Extracted records:
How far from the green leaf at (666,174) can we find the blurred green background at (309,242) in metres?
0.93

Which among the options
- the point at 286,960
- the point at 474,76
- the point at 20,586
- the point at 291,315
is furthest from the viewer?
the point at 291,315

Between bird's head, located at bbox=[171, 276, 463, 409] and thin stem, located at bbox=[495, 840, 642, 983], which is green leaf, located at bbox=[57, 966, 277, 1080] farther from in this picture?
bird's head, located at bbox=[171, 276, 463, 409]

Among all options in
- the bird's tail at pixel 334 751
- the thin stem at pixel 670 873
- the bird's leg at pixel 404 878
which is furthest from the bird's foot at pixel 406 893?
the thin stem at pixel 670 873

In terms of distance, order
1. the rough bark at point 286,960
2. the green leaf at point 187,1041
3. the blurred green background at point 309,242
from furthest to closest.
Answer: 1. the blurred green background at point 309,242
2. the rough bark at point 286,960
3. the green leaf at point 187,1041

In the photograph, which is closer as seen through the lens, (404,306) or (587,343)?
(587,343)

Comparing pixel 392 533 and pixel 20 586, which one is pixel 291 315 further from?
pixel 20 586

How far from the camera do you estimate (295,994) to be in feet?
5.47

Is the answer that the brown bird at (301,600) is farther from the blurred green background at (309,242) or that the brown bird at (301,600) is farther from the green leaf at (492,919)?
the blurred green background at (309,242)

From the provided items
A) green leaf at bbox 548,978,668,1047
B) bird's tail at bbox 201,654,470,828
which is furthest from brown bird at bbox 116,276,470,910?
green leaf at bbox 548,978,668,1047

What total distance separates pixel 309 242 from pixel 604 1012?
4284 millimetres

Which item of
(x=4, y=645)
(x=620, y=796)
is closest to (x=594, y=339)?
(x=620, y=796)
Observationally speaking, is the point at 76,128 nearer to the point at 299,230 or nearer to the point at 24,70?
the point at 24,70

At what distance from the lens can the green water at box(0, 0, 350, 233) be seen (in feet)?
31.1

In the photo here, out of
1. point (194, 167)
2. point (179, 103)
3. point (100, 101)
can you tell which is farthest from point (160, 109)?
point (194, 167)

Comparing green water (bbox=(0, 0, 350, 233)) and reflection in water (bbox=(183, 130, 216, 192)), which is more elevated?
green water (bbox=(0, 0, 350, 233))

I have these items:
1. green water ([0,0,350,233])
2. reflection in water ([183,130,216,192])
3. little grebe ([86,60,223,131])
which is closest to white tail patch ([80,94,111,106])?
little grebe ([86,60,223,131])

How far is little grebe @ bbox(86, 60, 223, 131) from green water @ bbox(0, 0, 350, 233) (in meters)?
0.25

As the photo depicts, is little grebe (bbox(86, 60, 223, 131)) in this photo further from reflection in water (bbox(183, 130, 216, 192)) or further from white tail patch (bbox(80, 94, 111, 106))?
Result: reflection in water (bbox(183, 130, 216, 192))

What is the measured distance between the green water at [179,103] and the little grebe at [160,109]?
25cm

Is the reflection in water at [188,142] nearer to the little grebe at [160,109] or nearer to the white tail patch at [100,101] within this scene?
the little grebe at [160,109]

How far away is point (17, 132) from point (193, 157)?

Short task: Swap "furthest" for "farthest" in the material, starting at the line containing "From the provided items" and ending at the line containing "4284 millimetres". Give back only those lines, with nothing else changed.

Full response:
From the provided items
A) green leaf at bbox 548,978,668,1047
B) bird's tail at bbox 201,654,470,828
which is farthest from brown bird at bbox 116,276,470,910?
green leaf at bbox 548,978,668,1047

What total distance separates pixel 309 242 from pixel 604 1012?
4284 millimetres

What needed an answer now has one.